When manufacturers talk about how great their laptops are one of the feature they all highlight is battery life. Remember when getting a couple hours out your laptop battery was awesome? Yeah now getting something less than 5 or even 8 hours isn’t acceptable. The only problem is that in the real world it’s often hard to get those kinds of results, unless you know a few tricks.
It doesn’t take too much to get a lot more time out of your battery, just, well, 10 simple things:
- Turn off WiFi and Bluetooth if you don’t need them. Obviously if you’re trying to be online when you’re on battery power you need to keep these on, but if you’re on a flight or someplace where you aren’t going to be online, just turn the WiFi off. Same goes for Bluetooth, if you don’t need it on, turn it off.
- Turn down your screen brightness. While screens are a lot more efficient than the used to be, you can still squeeze more time out of your battery if the screen isn’t at full power. The trick here is turn down the screen until it’s too dark to use, then bump it up a notch or two. That should give you the right balance of brightness and power saving.
- If you have a backlit keyboard, turn the light off. Just like the screen, the keyboard light drains the battery pretty quickly.
- If you’re not using it, quit it. Every app that is running needs a little processor and hard drive time to stay running, all those apps add up to more drain. And don’t just quit the apps you can see all the extras like Dropbox or mouse tools or other add ons use power too…if you don’t really need them, just quit them.
- If your laptop has a “power saving mode” use it. For example on MacBook Pros there is a setting for More Performance (it can tap into the graphics chip) or Better Battery (no graphics chip). Better battery is clearly the choice here.
- Set your screen to turn off if not used in a couple minutes. I know it seems extreme, but if you can set your screen to turn off if you’re idle for a minute or two…believe it or not it will make a difference.
- Have your computer go to sleep if idle for five minutes. Yes, I know, it sounds extreme, but still the idea is that if you’re not actively using your machine, then turning the screen off and going to sleep will help you eek out more power.
- Avoid connecting things to USB ports or the DVD drive. You want to suck your batter dry in a flash? Connect a phone that needs to charge into your machine and watch a movie off the DVD drive at the same time. Those two are huge power draws, especially USB drives and phones that need charging (obviously a charging phone will suck power straight out of your battery). Just try to put off or avoid using them for long.
- Use a RAM disk.
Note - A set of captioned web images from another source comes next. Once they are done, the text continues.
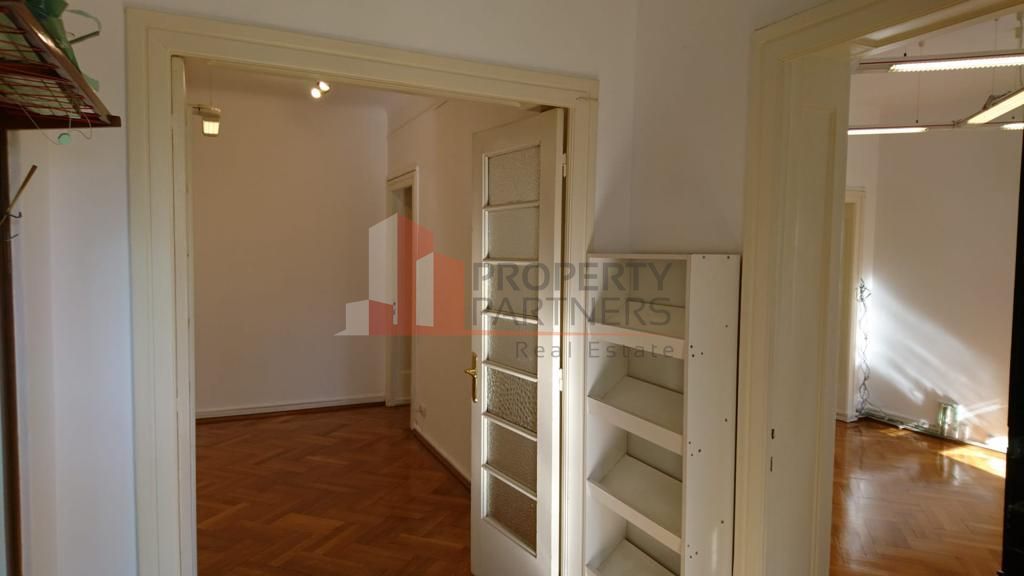 Spatiu de birou | Stefan cel Mare - Tunari | - Poză 8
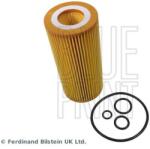 BLUE PRINT Filtru ulei BLUE PRINT ADU172105 (ADU172105)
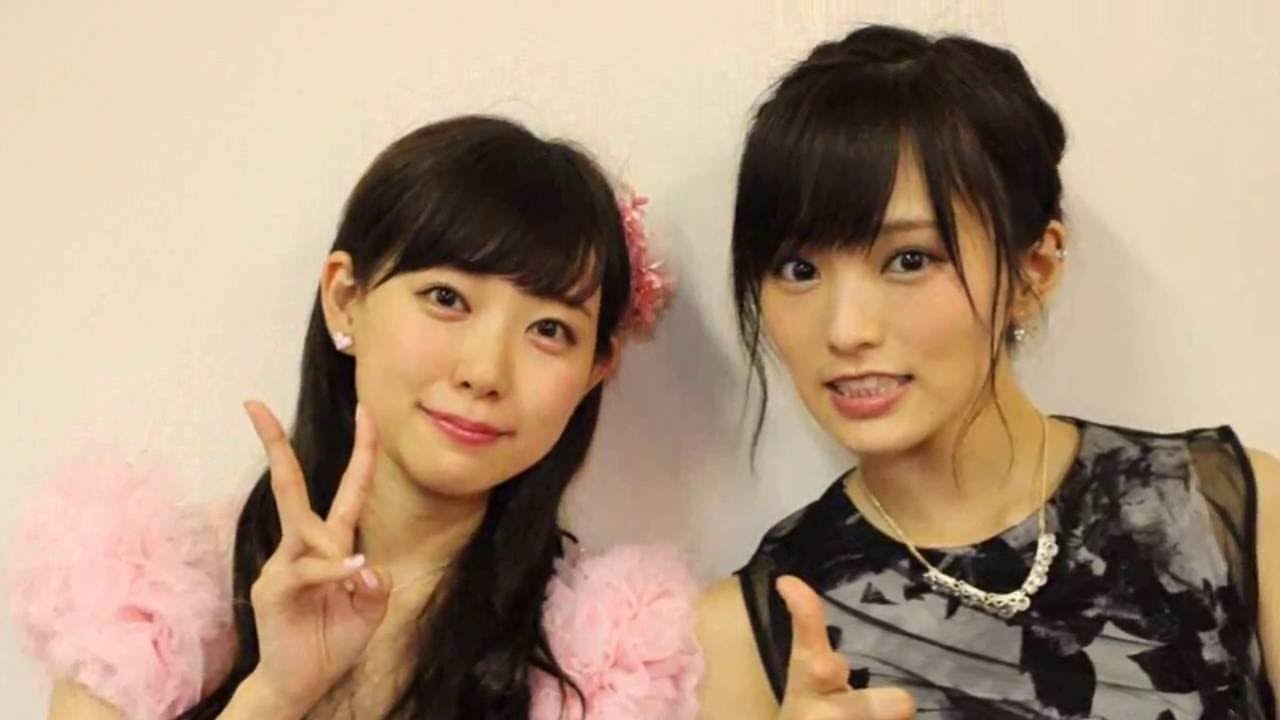 JT風さやみるきー動画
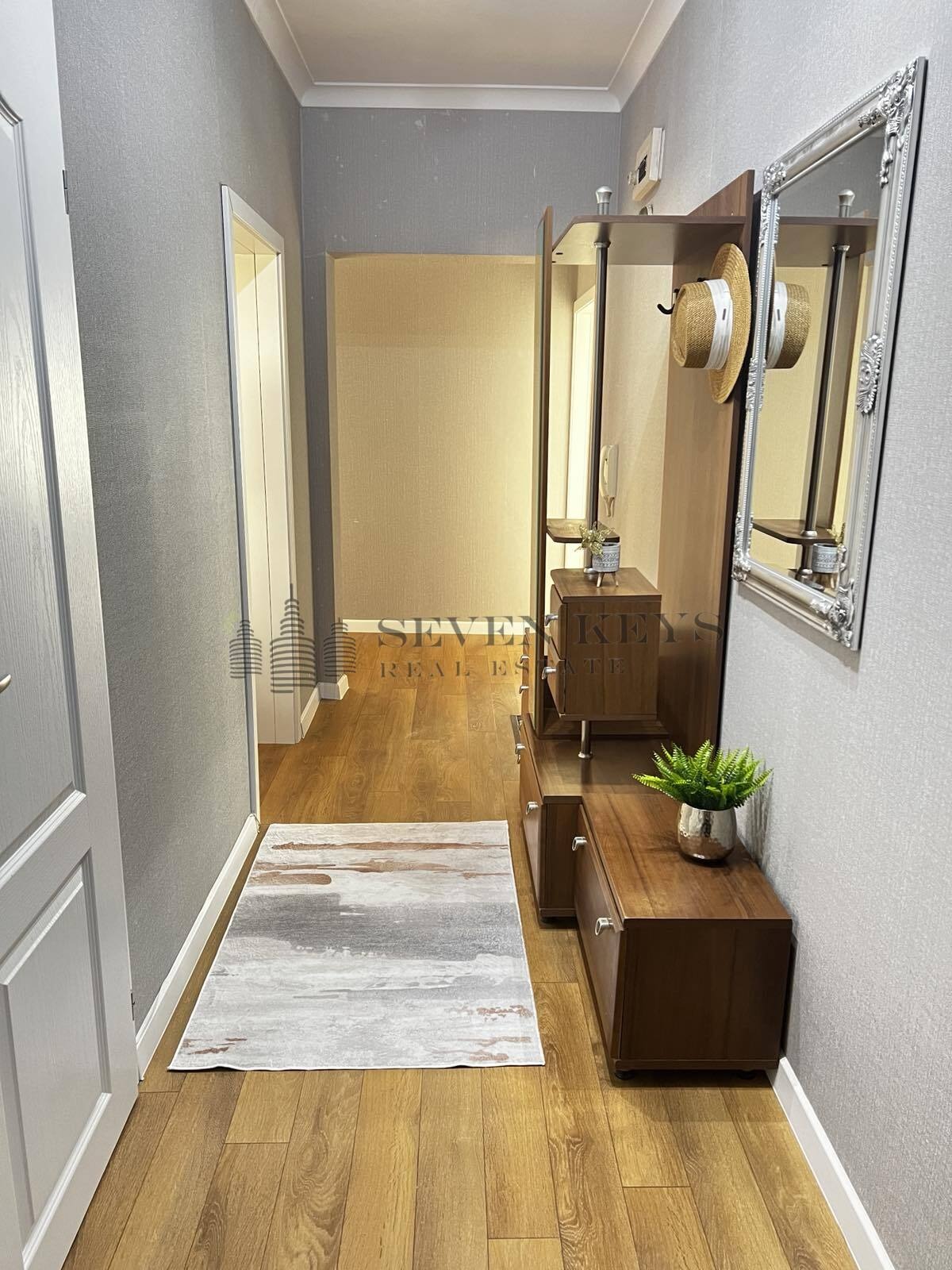 Дава под Наем 4-СТАЕН | Imot.bg — изображение 9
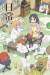 Nichijou (Serie TV)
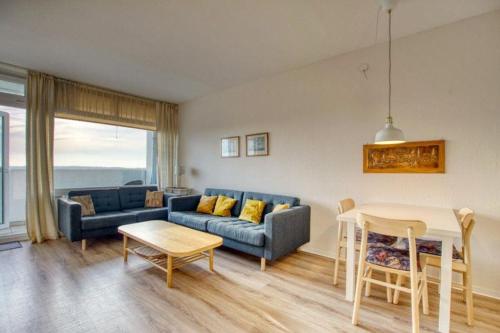 Ferienwohnung-K-9-10-0K0910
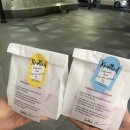 갤러리아타임월드_32120) | 노티드 대전 갤러리아 타임월드점 내돈내산 초코푸딩 맛 솔직 후기 둔산동 감성카페 추천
This is a little geeky, but here’s the idea. If you need to work on a document instead of constantly reading and writing to your hard drive, a RAM disk is a temporary disk that is saved all in RAM. Not accessing the drive means less power usage. Back in the day we used to use RAM disks to speed up all sorts of functions on our machines (an old trick was to put your Firefox cache on a RAM disk), but the trick seems to have fallen out of favor. The utility I used on my Mac (and unwisely deleted) doesn’t seem to be available, but OS X Daily has simple instructions for Mac users. For Windows users I haven’t been able to find something that looks reliable (suggestions are welcome).
- Run your battery down once a month. I know this is controversial. Yes, it was certainly true that older batteries had a
“memory effect” problem, but it was thought that new ones didn’t. I guess we were wrong because even Apple recommends draining your battery once a month. In fact, I’m draining my battery as I’m writing this post. Not only that I’ve disregarded all the advice here (well except for using the DVD drive). It’s still taken nearly two hours to run the machine until it’s down to reserve power. The next step is to just let the the machine drop into sleep and run the battery completely down, then charge it back up.
I hope these tips help you, for myself when I follow the advice here I can still get 3 or 4 hours out of my 2008 era MBP. Which is pretty good I think.
Just remember the basic precept: if you don’t need it, turn it off, turn it down, or quit it.